[Start of Data entries]

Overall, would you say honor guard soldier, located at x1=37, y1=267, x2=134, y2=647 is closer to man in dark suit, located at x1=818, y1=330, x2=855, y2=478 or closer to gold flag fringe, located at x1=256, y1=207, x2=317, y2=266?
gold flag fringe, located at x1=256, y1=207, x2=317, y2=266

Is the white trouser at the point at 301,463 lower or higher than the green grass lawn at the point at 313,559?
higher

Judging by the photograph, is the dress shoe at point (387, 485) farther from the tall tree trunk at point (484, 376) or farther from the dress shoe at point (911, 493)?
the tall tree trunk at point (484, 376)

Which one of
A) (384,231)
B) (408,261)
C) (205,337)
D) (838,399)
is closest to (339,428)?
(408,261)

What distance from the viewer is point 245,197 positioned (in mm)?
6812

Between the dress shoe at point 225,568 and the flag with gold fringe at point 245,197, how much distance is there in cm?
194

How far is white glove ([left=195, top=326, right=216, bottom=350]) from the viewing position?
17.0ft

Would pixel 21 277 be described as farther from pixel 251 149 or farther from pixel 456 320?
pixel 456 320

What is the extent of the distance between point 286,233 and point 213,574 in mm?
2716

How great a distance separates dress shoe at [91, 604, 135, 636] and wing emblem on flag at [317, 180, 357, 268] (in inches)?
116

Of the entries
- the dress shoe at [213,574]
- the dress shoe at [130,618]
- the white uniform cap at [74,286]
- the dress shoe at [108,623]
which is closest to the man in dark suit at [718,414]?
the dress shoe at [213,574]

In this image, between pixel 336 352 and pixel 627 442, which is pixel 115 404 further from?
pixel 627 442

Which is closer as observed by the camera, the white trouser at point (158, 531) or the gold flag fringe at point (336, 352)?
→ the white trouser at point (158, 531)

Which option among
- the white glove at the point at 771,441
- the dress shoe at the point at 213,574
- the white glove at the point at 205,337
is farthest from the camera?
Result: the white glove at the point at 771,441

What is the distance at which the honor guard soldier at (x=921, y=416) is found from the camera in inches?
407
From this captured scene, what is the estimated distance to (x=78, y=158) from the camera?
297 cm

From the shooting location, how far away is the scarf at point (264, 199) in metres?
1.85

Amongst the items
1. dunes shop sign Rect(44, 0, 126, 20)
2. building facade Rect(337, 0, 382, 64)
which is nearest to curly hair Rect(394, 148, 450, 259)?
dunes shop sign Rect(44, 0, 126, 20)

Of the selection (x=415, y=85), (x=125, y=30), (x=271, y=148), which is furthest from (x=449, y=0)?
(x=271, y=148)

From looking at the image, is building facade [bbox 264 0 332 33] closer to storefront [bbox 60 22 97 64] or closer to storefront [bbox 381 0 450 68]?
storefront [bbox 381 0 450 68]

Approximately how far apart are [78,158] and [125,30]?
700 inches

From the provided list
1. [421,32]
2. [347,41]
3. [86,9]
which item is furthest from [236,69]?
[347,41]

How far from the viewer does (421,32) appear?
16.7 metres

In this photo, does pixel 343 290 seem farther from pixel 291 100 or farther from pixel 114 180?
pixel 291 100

[End of Data entries]

Description of the task:
Please return the lines of the material as a JSON list of strings, one string per line with blank lines left out, starting at the line containing "From the provided list" and ending at the last line of the material.

Output below:
[
  "From the provided list",
  "1. [421,32]",
  "2. [347,41]",
  "3. [86,9]",
  "which item is furthest from [236,69]?",
  "[347,41]",
  "How far from the viewer does (421,32) appear?",
  "16.7 metres",
  "In this photo, does pixel 343 290 seem farther from pixel 291 100 or farther from pixel 114 180?",
  "pixel 291 100"
]